Cette phrase, Grace la répétait en même temps en langue des signes, devant une petite Abby rouge de colère, qui trépignait en faisant tourner ses auriculaires devant elle.

— Je sais que tu veux jouer au parc. Mais tu vas t'envoler ! Viens.

Elle attrapa la main de sa benjamine et la traîna jusqu'au salon. Grace installa des coussins par terre, s'assit sur l'un d'entre eux et attrapa la caisse de jouets. Quatre ans en arrière, au sortir de la guerre, elle n'aurait jamais imaginé revivre ce genre de moments. Sa maternité avec Kate lui paraissait tellement lointaine. Aujourd'hui elle retrouvait ce petit bonheur, de mener l'existence qui lui plaisait, de pouvoir rentrer de l'école pas trop tardivement et de s'occuper d'Abby, entre autres de continuer à élargir le vocabulaire de cette dernière pour faciliter leur communication. Mais surtout, elle avait, chaque soir, son mari qui revenait au foyer. Chose qu'elle n'aurait pu que prier l'année précédente...
Abby, mécontente de ne pas avoir ce qu'elle réclamait malgré les bonnes raisons de sa mère, s'assit en boudant. Alors, la télévision s'alluma sur une publicité pour de la mayonnaise.

— Abby !

Grace attrapa la télécommande et éteignit le poste. Mais Abby, déterminée à faire entendre ses caprices, le ralluma grâce à sa magie débutante.

— Ça suffit, Abby !

Décidant de recourir à une méthode plus définitive, Grace se leva et débrancha l'écran. Et face à cela, la magie d'Abby ne pouvait rien faire. La petite commença à geindre dans des sons discordants, puis à pleurer.

— Mais ma chérie, regarde ! dit Grace qui renversa la caisse de jouets devant elle. Tout ce que tu as !

Terriblement furieuse, Abby attrapa une figurine de girafe et la jeta le plus loin possible dans la pièce. Le jouet partit se perdre sous un meuble.

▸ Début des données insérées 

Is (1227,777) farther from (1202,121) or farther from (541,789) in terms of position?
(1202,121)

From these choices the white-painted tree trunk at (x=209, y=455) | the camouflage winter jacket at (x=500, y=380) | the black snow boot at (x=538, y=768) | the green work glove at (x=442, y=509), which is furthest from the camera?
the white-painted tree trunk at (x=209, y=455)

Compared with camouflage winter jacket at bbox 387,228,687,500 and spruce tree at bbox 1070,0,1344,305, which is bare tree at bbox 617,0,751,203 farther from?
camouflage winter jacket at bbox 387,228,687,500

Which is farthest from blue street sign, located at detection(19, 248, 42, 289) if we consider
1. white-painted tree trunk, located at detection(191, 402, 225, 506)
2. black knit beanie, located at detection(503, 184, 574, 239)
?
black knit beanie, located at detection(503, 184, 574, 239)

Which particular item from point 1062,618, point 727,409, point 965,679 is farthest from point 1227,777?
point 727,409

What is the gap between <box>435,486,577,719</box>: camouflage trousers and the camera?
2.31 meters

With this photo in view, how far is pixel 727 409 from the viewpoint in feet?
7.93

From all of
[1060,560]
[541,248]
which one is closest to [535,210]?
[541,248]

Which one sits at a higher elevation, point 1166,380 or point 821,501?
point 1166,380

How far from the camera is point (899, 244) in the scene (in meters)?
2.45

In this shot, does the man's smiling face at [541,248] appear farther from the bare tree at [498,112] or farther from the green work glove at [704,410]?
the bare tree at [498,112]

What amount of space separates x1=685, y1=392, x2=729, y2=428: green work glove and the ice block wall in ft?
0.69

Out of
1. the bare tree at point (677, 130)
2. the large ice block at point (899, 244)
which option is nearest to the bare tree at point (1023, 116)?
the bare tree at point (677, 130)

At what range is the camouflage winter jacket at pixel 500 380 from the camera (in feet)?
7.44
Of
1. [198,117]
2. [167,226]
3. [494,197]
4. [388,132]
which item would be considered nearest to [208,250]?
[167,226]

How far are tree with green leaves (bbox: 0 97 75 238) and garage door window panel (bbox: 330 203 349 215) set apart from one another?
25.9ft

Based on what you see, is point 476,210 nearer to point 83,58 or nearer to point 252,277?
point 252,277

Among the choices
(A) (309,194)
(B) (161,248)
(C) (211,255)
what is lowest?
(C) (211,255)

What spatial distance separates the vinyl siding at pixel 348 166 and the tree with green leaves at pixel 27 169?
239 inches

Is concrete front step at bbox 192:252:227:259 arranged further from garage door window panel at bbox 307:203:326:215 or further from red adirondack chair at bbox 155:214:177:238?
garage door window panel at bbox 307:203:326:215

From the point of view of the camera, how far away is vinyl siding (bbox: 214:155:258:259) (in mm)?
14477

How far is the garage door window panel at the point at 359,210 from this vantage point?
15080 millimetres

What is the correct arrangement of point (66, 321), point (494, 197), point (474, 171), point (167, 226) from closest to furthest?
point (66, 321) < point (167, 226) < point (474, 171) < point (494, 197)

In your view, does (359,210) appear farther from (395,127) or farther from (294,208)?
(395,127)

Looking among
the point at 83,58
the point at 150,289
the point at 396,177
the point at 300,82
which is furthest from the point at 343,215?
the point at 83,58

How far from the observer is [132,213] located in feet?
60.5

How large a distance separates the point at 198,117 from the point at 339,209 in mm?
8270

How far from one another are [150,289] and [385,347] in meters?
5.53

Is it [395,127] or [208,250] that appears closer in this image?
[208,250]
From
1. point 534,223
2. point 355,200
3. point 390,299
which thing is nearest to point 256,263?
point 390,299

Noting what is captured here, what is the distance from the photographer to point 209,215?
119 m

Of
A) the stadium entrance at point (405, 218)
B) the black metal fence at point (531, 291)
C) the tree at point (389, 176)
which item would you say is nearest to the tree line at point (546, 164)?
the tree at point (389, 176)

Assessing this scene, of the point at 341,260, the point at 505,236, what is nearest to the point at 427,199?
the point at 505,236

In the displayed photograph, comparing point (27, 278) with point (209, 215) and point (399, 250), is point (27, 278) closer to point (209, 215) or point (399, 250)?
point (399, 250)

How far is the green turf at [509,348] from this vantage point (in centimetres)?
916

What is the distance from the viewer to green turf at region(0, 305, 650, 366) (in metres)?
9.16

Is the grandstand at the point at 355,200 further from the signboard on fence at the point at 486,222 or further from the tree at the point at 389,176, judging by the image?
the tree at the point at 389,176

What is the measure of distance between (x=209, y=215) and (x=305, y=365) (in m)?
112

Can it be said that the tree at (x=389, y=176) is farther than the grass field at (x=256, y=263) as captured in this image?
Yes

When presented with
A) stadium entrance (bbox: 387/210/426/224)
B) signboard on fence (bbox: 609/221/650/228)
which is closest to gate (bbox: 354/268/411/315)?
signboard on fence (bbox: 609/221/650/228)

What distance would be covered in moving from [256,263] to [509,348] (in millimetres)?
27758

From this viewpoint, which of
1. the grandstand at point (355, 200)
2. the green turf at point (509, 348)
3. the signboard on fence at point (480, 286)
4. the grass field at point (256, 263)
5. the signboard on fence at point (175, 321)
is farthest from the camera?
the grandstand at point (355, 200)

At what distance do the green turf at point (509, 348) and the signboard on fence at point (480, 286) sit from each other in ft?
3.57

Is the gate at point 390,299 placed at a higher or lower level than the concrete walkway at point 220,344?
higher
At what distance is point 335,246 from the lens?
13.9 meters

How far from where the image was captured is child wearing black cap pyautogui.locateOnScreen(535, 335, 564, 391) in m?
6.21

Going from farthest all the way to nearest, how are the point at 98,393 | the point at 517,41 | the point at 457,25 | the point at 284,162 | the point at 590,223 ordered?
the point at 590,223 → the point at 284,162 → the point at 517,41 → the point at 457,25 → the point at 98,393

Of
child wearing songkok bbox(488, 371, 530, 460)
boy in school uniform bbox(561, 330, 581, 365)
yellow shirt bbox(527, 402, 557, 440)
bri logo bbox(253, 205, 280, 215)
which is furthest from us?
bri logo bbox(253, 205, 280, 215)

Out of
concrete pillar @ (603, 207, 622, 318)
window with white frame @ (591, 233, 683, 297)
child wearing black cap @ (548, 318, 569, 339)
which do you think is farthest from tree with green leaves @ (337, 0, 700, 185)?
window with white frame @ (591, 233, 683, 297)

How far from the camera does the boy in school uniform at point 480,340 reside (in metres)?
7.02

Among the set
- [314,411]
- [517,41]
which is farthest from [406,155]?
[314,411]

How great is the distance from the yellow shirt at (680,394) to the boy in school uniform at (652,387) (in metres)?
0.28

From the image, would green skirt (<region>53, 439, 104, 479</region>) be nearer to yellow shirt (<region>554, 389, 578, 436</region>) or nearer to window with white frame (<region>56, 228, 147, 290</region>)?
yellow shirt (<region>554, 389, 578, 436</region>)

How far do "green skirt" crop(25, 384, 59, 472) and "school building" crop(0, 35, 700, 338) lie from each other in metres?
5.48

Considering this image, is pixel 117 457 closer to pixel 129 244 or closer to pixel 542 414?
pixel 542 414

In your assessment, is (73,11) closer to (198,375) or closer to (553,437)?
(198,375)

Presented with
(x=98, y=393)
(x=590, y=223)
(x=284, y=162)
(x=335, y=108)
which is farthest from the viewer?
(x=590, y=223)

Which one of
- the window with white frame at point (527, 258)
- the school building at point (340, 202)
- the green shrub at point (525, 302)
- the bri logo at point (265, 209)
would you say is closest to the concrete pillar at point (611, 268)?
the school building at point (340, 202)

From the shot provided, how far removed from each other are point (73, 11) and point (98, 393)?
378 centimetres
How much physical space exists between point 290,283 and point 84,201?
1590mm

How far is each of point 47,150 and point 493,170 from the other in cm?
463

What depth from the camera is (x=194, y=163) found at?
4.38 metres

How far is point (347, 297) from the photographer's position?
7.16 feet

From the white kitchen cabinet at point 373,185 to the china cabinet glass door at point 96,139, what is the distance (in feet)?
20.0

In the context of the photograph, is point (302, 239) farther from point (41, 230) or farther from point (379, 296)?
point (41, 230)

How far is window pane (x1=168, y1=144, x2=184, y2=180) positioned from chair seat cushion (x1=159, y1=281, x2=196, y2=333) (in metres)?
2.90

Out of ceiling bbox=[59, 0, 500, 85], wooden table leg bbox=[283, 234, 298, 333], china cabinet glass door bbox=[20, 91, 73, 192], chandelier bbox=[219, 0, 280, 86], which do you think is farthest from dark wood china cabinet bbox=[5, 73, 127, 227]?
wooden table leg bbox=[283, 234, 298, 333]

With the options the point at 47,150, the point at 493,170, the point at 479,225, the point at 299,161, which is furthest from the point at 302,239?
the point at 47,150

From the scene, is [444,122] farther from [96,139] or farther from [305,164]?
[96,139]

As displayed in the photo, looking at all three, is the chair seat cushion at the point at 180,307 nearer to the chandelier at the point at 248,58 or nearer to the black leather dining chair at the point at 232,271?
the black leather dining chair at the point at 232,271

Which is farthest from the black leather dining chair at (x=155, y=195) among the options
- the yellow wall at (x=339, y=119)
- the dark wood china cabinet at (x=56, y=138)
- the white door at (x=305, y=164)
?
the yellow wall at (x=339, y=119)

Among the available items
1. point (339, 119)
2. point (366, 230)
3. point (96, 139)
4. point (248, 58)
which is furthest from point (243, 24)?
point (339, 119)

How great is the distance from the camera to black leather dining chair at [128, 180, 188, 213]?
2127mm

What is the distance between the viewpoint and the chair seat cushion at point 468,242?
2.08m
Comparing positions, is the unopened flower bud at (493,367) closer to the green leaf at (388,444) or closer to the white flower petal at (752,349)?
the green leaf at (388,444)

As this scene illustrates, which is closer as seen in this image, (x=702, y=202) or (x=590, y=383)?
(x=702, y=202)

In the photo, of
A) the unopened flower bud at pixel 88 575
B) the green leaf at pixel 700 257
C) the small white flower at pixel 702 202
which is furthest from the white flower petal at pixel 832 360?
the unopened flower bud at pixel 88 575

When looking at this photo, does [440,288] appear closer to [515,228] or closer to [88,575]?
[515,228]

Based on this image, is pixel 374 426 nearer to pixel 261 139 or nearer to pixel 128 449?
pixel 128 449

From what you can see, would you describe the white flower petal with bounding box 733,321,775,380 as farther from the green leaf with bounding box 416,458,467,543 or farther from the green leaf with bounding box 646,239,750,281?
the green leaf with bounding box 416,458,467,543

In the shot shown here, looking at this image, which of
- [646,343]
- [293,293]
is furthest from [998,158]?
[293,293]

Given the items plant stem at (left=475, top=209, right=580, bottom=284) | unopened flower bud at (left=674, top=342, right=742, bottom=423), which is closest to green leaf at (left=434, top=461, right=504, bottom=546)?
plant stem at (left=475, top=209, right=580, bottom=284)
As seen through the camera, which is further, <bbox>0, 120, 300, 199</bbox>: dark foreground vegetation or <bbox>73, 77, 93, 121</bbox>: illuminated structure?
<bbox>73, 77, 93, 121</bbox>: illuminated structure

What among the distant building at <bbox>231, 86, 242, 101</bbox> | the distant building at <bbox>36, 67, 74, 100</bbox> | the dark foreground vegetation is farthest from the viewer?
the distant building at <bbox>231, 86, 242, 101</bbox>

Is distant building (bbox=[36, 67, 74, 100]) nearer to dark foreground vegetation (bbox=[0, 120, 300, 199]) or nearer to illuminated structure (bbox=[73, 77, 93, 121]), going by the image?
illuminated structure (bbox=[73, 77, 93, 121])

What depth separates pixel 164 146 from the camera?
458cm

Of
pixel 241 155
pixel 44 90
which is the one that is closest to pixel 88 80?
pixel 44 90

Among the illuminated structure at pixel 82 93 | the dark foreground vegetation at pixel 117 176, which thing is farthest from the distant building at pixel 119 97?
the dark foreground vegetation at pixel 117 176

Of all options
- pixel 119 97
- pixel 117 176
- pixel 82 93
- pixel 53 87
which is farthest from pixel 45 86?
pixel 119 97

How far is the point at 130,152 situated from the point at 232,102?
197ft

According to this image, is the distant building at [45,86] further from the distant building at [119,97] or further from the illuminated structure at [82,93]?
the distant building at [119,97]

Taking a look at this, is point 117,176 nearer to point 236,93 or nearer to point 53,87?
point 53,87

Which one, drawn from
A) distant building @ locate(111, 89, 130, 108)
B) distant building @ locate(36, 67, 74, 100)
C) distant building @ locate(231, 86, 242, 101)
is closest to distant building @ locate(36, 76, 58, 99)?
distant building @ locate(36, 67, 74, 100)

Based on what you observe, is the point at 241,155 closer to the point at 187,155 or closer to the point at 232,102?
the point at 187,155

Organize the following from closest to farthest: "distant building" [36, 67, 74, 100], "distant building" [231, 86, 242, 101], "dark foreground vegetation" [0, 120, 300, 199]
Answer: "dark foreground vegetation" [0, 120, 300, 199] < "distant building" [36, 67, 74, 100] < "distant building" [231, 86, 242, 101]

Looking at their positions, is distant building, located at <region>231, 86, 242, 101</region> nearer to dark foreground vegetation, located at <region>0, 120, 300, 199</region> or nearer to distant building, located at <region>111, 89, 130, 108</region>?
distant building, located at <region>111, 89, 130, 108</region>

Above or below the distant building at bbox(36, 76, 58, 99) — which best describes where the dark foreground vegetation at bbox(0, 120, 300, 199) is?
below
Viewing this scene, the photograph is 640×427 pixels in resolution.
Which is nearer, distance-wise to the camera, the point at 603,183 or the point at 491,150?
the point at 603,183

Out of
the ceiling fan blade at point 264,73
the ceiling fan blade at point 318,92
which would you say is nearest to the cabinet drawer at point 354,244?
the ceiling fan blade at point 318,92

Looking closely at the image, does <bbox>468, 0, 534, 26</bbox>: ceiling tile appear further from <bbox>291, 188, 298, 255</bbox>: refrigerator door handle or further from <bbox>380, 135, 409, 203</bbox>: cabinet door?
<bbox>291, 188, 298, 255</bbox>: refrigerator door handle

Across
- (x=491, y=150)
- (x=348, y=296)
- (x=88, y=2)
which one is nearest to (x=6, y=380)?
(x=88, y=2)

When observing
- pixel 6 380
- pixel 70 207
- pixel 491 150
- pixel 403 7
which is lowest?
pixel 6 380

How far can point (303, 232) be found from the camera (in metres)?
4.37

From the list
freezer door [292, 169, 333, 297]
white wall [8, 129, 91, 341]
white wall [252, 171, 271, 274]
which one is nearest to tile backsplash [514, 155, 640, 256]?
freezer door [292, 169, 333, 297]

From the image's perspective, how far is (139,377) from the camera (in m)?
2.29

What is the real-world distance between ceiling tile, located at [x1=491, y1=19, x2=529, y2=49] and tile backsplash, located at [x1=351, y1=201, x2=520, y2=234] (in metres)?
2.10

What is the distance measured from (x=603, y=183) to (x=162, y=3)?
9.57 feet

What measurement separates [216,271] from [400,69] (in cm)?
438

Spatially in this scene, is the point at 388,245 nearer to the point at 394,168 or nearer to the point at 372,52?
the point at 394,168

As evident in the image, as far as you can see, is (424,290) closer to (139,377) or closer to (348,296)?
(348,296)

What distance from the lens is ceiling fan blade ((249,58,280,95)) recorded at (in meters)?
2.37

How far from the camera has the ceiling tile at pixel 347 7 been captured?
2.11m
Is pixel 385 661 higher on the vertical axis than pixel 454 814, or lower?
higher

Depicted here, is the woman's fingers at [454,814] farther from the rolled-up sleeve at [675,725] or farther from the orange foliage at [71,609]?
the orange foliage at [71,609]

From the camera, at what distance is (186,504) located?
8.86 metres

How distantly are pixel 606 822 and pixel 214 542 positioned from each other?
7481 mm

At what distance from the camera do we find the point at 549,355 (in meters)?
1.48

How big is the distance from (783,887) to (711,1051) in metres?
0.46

— Ton père ira le chercher... soupira Grace. Oh, et regarde celui-là ! Je sais que tu le connais !

La figurine de poney calma un instant la colère d'Abby, qui signa.

— Oui, un poney ! la félicita Grace en reproduisant le geste, la main sur la tête, ses doigts crochetés comme une frange sur son front. Il y en a un chez Jack et Alison ! Et comment il s'appelle ?
— Ben, signa Abby avec les lettres de l'alphabet.

À ce moment-là, la sonnette de la maison retentit. Grace souffla ; elle avait enfin réussi à se caler avec sa fille et craignait que cette interruption ne fasse ressurgir la colère d'Abby. Elle prit cette dernière dans ses bras, lui donna la figurine de poney pour la tranquilliser, et se dirigea vers l'entrée. Mais lorsqu'elle regarda à travers le judas, son cœur eut un soubresaut. Elle décida d'ouvrir la porte pour voir de ses deux yeux si ce qu'elle avait aperçu était réel.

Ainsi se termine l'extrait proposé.